Excerpt to read:
>> begin

On 14 March 2018 at 15:34, Serhiy Storchaka <storchaka@gmail.com> wrote:
10.05.13 21:48, Guido van Rossum пише:
I just spent a few minutes staring at a bug caused by a missing comma -- I got a mysterious argument count error because instead of foo('a', 'b') I had written foo('a' 'b').
This is a fairly common mistake, and IIRC at Google we even had a lint rule against this (there was also a Python dialect used for some specific purpose where this was explicitly forbidden).
Now, with modern compiler technology, we can (and in fact do) evaluate compile-time string literal concatenation with the '+' operator, so there's really no reason to support 'a' 'b' any more. (The reason was always rather flimsy; I copied it from C but the reason why it's needed there doesn't really apply to Python, as it is mostly useful inside macros.)
Would it be reasonable to start deprecating this and eventually remove it from the language?

>> end

Exercise task 1:
According to the message about string literal concatenation, what kind of error did the missing comma cause?
Exercise task 2:
Rewrite the rows as a numbered list with blank lines dropped, starting at the row line that contains "How far is the" and continuing through the end of the rows.
The message above has nothing to do with the rows that follow it.

Data rows:
>> begin

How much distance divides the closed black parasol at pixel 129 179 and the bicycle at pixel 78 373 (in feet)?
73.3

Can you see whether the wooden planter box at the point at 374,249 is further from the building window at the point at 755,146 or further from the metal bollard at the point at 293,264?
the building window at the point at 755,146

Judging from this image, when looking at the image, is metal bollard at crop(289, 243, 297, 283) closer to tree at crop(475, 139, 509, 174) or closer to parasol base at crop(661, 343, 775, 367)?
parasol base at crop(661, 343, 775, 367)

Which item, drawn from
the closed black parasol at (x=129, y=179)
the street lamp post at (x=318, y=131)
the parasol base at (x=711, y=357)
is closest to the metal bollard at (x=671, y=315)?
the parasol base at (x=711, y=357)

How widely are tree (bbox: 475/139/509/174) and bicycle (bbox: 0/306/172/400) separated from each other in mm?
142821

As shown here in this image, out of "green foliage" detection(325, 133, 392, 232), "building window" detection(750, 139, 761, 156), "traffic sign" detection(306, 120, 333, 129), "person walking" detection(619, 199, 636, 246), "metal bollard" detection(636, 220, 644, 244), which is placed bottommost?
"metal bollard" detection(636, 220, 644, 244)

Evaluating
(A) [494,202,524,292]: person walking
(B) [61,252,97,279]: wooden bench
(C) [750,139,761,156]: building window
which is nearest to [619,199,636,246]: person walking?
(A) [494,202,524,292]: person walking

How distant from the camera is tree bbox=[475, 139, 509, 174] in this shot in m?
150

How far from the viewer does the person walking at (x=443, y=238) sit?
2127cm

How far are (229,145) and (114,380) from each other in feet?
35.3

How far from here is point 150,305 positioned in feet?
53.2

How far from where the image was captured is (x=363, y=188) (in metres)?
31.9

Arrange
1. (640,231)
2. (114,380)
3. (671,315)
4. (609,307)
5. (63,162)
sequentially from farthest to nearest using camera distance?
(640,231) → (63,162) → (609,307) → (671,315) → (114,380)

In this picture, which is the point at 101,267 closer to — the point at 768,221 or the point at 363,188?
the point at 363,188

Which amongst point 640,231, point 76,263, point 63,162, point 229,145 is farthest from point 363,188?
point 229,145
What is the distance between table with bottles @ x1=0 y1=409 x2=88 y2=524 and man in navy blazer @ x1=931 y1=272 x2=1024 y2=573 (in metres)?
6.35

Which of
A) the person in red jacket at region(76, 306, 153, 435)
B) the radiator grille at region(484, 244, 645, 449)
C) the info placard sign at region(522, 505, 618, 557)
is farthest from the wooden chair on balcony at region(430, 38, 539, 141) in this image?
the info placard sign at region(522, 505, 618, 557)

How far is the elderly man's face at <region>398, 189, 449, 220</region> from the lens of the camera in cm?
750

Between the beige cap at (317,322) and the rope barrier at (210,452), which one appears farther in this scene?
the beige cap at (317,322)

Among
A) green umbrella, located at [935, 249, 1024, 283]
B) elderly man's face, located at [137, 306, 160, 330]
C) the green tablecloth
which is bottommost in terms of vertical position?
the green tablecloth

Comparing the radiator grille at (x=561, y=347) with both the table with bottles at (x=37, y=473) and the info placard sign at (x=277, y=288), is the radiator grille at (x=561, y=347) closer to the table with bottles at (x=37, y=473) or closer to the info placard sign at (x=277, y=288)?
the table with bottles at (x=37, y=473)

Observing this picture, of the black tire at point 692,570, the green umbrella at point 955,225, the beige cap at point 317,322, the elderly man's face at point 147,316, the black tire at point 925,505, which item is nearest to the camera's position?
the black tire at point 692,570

>> end

Correct response 1:
A mysterious argument count error.

Correct response 2:
1. How far is the elderly man's face at <region>398, 189, 449, 220</region> from the lens of the camera in cm?
2. 750
3. Between the beige cap at (317,322) and the rope barrier at (210,452), which one appears farther in this scene?
4. the beige cap at (317,322)
5. Among
6. A) green umbrella, located at [935, 249, 1024, 283]
7. B) elderly man's face, located at [137, 306, 160, 330]
8. C) the green tablecloth
9. which is bottommost in terms of vertical position?
10. the green tablecloth
11. Comparing the radiator grille at (x=561, y=347) with both the table with bottles at (x=37, y=473) and the info placard sign at (x=277, y=288), is the radiator grille at (x=561, y=347) closer to the table with bottles at (x=37, y=473) or closer to the info placard sign at (x=277, y=288)?
12. the table with bottles at (x=37, y=473)
13. Observing this picture, of the black tire at point 692,570, the green umbrella at point 955,225, the beige cap at point 317,322, the elderly man's face at point 147,316, the black tire at point 925,505, which item is nearest to the camera's position?
14. the black tire at point 692,570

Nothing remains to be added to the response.